Repeat only the lines below that run from the line with "Washington Capitals defenseman" to the line with "Roses, rose petals", ends included; skip every picture.

● Given records:
----

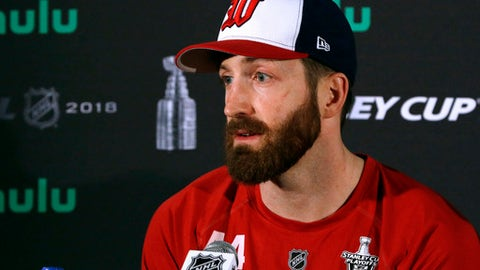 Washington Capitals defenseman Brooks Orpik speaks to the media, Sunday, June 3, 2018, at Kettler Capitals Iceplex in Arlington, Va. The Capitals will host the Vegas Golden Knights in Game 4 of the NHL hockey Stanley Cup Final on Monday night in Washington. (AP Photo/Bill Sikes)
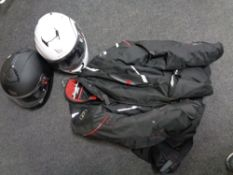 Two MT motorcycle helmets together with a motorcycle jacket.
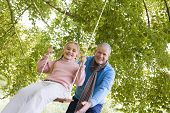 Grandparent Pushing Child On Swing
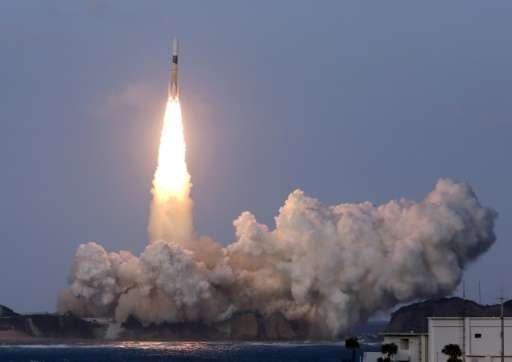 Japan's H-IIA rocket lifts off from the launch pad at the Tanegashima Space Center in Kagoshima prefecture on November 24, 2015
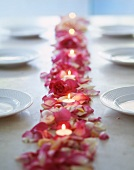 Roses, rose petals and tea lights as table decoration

----

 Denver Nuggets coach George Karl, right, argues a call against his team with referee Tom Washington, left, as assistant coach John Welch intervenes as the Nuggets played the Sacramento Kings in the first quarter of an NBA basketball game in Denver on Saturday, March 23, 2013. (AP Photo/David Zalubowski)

----

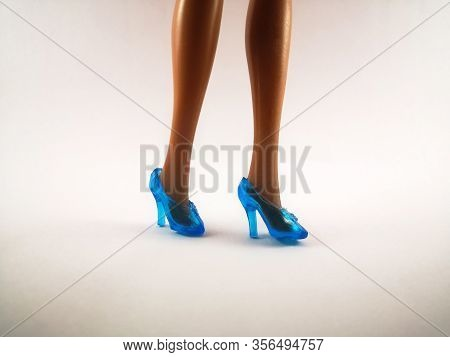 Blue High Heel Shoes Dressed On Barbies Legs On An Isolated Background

----

● Solution to this exercise:
 Washington Capitals defenseman Brooks Orpik speaks to the media, Sunday, June 3, 2018, at Kettler Capitals Iceplex in Arlington, Va. The Capitals will host the Vegas Golden Knights in Game 4 of the NHL hockey Stanley Cup Final on Monday night in Washington. (AP Photo/Bill Sikes)
 Two MT motorcycle helmets together with a motorcycle jacket.
 Grandparent Pushing Child On Swing
 Japan's H-IIA rocket lifts off from the launch pad at the Tanegashima Space Center in Kagoshima prefecture on November 24, 2015
 Roses, rose petals and tea lights as table decoration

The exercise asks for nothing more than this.